Define the environment

In [9]:
import os
os.environ["JAVA_HOME"] = "/usr/lib/jvm/java-8-openjdk-amd64"
os.environ["SPARK_HOME"] = "/content/spark-3.5.0-bin-hadoop3"
os.environ["PYSPARK_SUBMIT_ARGS"] = "--master local[*] pyspark-shell"

Start Spark Session

---

In [10]:
import findspark
findspark.init("spark-3.5.0-bin-hadoop3")# SPARK_HOME

from pyspark.sql import SparkSession

# create the session
spark = SparkSession \
        .builder \
        .appName("DataFrames Basics") \
        .master("local[*]") \
        .getOrCreate()

spark.version

'3.5.0'

In [11]:
spark

In [12]:
# For Pandas conversion optimization
spark.conf.set("spark.sql.execution.arrow.enabled", "true")

In [13]:
# Import sql functions
from pyspark.sql.functions import *

Download datasets

In [14]:
!mkdir -p dataset
!wget -q https://raw.githubusercontent.com/paponsro/spark_edem_2324/master/dataset/cars.json -P /dataset
!wget -q https://raw.githubusercontent.com/paponsro/spark_edem_2324/master/dataset/movies.json -P /dataset
!wget -q https://github.com/masfworld/datahack_docker/raw/master/zeppelin/data/bank.csv -P /dataset
!wget -q https://github.com/masfworld/datahack_docker/raw/master/zeppelin/data/vehicles.csv -P /dataset
!ls /dataset

bank.csv  cars.json  movies.json  vehicles.csv


In [15]:
ls -l /dataset

total 1784
-rw-r--r-- 1 root root  461474 Jan 15 18:18 bank.csv
-rw-r--r-- 1 root root   74910 Jan 15 18:18 cars.json
-rw-r--r-- 1 root root 1274347 Jan 15 18:18 movies.json
-rw-r--r-- 1 root root    4370 Jan 15 18:18 vehicles.csv


In [16]:
from pyspark.sql.types import Row
from pyspark.sql.functions import *

Import databases

In [77]:
IncidentDF = spark.read.option("header", "true").option("delimiter", ",").csv("/content/INCIDENT.csv")
ShooterDF = spark.read.option("header", "true").option("delimiter", ",").csv("/content/SHOOTER.csv")
VictimDF = spark.read.option("header", "true").option("delimiter", ",").csv("/content/VICTIM.csv")
WeaponDF = spark.read.option("header", "true").option("delimiter", ",").csv("/content/WEAPON.csv")

IncidentDF.show(1)
ShooterDF.show(1)
VictimDF.show(1)
WeaponDF.show(1)


+-------------+--------------------+-----------+---------------+-----------+--------+-------+--------------------+-----------+-----+------------+---------------+--------------------+-------------+-----------+----------+--------------------+--------------------+--------------------+----------------+----------+--------+---------+----------------+-------+-----------------+------------+----------+-----------+------------------+
|  Incident_ID|             Sources|Number_News|Media_Attention|Reliability|    Date|Quarter|              School|       City|State|School_Level|       Location|       Location_Type|During_School|Time_Period|First_Shot|             Summary|           Narrative|           Situation|         Targets|Accomplice|Hostages|Barricade|Officer_Involved|Bullied|Domestic_Violence|Gang_Related|Preplanned|Shots_Fired|Active_Shooter_FBI|
+-------------+--------------------+-----------+---------------+-----------+--------+-------+--------------------+-----------+-----+------------

We are going to study US School Shootings (1970-2022)

##Exercise 1.

Number of incidents in 52 years.

In [78]:
IncidentDF.select(countDistinct(IncidentDF.Incident_ID)).show()
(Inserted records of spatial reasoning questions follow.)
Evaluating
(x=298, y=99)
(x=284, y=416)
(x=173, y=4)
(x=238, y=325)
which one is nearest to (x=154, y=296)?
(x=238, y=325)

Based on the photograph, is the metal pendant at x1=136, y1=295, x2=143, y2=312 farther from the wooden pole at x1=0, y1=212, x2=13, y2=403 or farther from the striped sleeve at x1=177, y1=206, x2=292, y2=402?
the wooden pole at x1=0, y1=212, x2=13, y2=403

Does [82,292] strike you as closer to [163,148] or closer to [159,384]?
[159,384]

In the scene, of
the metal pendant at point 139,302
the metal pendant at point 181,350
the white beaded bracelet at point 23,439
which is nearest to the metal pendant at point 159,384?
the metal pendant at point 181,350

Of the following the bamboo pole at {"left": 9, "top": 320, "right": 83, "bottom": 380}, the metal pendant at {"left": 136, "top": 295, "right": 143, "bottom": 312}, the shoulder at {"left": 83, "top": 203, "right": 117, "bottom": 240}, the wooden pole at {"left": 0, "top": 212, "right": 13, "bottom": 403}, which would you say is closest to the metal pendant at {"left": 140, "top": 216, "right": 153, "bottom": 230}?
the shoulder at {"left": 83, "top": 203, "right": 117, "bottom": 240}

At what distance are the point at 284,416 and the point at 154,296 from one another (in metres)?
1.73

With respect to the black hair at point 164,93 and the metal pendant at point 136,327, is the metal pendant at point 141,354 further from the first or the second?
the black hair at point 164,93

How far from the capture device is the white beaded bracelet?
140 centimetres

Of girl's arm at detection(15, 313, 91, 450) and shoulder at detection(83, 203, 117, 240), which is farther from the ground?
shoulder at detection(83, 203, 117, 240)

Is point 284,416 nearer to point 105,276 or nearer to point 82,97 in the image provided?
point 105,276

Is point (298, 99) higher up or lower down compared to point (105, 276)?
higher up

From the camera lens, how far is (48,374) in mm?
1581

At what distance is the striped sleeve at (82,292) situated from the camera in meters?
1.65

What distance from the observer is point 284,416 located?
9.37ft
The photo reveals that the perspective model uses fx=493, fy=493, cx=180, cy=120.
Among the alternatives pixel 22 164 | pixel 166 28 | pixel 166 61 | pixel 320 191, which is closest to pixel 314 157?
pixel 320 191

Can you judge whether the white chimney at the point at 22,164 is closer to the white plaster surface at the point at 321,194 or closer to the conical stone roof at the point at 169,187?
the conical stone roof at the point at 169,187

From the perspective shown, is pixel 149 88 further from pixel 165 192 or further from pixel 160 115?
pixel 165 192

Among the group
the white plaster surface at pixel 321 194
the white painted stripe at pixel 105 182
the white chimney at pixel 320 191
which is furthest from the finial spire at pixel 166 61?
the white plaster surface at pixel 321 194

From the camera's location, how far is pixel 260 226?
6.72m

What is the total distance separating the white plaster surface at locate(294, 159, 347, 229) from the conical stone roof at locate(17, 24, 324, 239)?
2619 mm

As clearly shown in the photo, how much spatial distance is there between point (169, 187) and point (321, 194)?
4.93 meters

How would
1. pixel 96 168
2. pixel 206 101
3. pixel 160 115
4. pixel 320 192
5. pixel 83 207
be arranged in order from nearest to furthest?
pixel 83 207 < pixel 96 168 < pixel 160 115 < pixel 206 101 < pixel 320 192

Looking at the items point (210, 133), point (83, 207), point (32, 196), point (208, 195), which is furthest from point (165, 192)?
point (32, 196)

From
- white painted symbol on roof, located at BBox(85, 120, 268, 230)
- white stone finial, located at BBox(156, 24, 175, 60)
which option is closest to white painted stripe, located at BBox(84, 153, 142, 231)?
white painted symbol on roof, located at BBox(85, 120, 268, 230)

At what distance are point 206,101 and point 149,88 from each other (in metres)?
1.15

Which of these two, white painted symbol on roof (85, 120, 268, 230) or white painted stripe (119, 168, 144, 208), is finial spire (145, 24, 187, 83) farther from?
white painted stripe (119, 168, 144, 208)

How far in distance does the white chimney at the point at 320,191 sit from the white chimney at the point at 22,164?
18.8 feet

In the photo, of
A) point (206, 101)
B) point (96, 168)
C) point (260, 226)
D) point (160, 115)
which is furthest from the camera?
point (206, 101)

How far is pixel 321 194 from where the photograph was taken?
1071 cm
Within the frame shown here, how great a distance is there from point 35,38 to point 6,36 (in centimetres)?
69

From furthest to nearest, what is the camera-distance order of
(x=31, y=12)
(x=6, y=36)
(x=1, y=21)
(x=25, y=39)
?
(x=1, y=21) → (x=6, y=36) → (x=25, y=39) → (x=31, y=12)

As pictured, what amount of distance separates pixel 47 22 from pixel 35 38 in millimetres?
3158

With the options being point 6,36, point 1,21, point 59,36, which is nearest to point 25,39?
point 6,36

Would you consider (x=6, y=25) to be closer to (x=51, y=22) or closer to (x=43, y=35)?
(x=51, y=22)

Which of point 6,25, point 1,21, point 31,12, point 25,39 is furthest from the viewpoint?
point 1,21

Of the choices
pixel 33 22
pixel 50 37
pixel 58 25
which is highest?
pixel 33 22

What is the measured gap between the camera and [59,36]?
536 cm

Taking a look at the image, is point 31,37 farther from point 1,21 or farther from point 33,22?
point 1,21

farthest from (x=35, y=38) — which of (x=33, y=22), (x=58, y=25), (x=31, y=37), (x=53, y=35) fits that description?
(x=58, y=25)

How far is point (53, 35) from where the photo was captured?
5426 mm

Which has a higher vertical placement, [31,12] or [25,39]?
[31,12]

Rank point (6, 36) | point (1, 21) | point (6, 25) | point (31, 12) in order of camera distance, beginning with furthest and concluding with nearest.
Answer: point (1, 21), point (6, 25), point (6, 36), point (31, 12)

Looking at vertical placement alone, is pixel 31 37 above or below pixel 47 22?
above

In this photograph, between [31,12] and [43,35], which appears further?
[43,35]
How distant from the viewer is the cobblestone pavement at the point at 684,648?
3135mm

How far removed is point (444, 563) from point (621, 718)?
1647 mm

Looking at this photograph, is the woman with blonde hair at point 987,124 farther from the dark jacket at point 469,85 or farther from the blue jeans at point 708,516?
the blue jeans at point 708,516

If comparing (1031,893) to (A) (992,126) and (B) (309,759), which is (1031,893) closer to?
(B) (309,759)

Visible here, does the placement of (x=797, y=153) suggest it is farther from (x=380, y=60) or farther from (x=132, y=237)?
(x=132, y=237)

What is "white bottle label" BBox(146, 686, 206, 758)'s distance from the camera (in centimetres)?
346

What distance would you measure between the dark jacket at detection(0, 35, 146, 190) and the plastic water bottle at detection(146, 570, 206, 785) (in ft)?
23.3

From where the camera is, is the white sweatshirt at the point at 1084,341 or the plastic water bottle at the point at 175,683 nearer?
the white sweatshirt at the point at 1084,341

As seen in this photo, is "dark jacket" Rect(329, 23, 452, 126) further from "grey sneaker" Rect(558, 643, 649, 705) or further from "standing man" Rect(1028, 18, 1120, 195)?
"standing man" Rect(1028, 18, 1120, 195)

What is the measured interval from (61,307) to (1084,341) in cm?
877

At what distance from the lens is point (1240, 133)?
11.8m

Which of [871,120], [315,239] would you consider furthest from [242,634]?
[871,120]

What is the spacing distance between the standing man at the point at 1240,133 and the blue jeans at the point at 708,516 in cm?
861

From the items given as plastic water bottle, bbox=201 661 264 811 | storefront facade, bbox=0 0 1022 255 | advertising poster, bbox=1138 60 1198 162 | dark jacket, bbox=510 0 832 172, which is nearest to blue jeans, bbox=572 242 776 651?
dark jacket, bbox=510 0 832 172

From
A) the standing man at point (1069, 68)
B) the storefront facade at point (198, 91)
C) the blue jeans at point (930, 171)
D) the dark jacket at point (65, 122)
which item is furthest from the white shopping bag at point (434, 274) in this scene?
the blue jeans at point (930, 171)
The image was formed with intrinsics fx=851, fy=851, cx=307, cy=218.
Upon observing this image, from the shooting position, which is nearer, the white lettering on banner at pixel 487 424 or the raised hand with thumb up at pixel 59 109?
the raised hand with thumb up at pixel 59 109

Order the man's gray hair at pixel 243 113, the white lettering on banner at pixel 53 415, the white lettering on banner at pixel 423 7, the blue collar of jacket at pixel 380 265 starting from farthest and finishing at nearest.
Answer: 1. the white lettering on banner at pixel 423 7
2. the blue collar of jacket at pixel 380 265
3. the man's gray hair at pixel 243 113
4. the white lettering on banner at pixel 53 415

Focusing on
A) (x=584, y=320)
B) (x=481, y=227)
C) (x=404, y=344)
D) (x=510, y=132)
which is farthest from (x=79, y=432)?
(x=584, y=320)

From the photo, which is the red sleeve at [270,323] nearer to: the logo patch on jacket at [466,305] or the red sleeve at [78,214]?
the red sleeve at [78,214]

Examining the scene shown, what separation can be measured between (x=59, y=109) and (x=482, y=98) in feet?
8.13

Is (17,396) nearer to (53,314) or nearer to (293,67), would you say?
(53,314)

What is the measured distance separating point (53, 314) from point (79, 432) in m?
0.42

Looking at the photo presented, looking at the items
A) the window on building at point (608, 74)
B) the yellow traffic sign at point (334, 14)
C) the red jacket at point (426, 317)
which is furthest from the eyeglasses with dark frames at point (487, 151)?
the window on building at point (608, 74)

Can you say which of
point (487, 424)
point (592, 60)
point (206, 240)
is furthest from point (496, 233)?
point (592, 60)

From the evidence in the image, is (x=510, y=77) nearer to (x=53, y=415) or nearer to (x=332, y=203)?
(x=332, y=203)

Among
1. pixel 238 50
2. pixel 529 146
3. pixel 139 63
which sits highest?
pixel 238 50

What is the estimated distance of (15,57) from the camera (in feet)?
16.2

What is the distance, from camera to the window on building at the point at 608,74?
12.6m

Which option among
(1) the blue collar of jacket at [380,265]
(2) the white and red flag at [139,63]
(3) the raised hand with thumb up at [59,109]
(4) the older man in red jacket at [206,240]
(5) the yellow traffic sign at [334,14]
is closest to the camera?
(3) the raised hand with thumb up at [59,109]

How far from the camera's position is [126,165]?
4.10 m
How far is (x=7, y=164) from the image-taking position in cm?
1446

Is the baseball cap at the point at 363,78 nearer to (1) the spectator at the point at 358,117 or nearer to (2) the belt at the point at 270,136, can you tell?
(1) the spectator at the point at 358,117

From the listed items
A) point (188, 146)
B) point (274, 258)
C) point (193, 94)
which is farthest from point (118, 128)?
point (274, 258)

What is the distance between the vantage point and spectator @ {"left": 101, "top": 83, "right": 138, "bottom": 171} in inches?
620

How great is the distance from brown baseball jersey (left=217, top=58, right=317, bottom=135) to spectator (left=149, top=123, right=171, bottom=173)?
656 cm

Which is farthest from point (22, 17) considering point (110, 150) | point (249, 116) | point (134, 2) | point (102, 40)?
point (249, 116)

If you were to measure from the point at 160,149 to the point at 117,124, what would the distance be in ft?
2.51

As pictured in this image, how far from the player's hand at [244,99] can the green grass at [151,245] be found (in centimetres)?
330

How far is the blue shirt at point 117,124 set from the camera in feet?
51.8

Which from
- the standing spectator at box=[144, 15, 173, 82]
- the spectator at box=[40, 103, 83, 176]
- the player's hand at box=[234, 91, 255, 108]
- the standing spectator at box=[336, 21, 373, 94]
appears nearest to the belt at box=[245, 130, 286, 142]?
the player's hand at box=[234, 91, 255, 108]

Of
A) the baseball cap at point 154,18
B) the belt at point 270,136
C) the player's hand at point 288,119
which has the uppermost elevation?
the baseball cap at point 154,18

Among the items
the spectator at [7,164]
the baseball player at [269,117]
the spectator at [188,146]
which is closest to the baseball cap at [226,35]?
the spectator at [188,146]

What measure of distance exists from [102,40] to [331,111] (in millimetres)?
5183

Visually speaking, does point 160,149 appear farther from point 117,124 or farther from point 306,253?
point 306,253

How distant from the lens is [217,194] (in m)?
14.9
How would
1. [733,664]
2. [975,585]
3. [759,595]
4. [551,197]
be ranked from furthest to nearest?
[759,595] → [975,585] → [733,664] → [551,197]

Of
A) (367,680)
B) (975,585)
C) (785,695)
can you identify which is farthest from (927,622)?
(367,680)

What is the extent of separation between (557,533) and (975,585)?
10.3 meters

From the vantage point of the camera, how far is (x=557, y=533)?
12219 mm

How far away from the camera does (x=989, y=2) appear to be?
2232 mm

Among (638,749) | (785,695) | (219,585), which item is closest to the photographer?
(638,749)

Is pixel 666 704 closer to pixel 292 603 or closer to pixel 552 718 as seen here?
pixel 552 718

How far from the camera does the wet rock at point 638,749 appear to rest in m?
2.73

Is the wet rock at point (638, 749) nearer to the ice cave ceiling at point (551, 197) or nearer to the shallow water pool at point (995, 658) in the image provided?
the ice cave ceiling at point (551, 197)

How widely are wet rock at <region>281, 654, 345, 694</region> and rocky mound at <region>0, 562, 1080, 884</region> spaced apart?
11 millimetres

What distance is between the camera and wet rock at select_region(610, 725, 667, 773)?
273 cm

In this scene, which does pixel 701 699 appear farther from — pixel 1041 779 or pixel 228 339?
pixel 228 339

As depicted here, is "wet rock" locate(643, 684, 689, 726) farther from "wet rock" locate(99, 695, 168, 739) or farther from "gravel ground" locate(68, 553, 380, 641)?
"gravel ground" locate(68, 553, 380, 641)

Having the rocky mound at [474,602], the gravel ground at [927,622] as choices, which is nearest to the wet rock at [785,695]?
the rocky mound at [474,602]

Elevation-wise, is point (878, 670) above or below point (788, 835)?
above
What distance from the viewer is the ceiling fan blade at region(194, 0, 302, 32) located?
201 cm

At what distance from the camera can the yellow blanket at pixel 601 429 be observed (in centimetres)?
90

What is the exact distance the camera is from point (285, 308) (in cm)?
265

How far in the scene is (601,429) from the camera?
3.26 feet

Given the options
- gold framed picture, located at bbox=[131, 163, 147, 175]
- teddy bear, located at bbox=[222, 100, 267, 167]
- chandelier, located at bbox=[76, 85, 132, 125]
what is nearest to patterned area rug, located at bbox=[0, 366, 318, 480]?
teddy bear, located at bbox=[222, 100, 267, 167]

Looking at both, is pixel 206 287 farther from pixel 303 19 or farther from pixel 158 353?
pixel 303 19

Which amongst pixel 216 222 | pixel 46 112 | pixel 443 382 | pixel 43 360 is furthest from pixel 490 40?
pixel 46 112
+---------------------------+
|count(DISTINCT Incident_ID)|
+---------------------------+
|                       2088|
+---------------------------+



Number of incidents per year.

In [79]:
IncidentDF = IncidentDF.withColumn("year", substring(col("Date"), 1, 4))

In [80]:
shootings_per_year = IncidentDF.groupBy("year").agg(
    count("Incident_ID").alias("total_shootings"))
shootings_per_year.orderBy("total_shootings", ascending=False).show(15)

+----+---------------+
|year|total_shootings|
+----+---------------+
|2021|            251|
|2022|            147|
|2019|            119|
|2018|            118|
|2020|            113|
|2006|             59|
|2017|             58|
|2016|             49|
|2005|             47|
|1993|             47|
|2014|             46|
|2007|             44|
|2015|             40|
|1994|             39|
|1988|             38|
+----+---------------+
only showing top 15 rows



##Exercise 2.

Incident with the most deaths

In [81]:
totVictimsDF = VictimDF.groupBy("incidentid").agg(
    sum(when(col("injury") == "Fatal", 1).otherwise(0)).alias("total_fatalities"))

joinCondition = IncidentDF.Incident_ID == totVictimsDF.incidentid
deathsDF = IncidentDF.join(totVictimsDF, joinCondition, "inner")

selected_columns = ["Incident_ID", "total_fatalities", "Media_Attention", "State", "year", "Preplanned"]
select_deathsDF = deathsDF.select(*selected_columns)

select_deathsDF.orderBy("total_fatalities", ascending=False).show(10)


+-------------+----------------+---------------+-----+----+----------+
|  Incident_ID|total_fatalities|Media_Attention|State|year|Preplanned|
+-------------+----------------+---------------+-----+----+----------+
|20121214CTSAN|              26|  International|   CT|2012|        No|
|20220524TXROU|              20|  International|   TX|2022|       Yes|
|20180214FLMAP|              17|           NULL|   FL|2018|       Yes|
|19990420COCOL|              13|           NULL|   CO|1999|       Yes|
|20180518TXSAS|              10|       National|   TX|2018|       Yes|
|20050321MNRER|               8|           NULL|   MN|2005|       Yes|
|20061002PAWEN|               5|           NULL|   PA|2006|       Yes|
|19980324ARWEJ|               5|           NULL|   AR|1998|        No|
|19890117CACLS|               5|       National|   CA|1989|        No|
|20141024WAMAM|               4|       National|   WA|2014|        No|
+-------------+----------------+---------------+-----+----+----------+
only s

Characteristics of the perpetrator of the attack with the most deaths.

In [82]:
joinCondition = deathsDF.Incident_ID == ShooterDF.incidentid
deaths_authorDF = ShooterDF.join(deathsDF, joinCondition, "inner")

deaths_authorDF.orderBy("total_fatalities", ascending=False).show(10)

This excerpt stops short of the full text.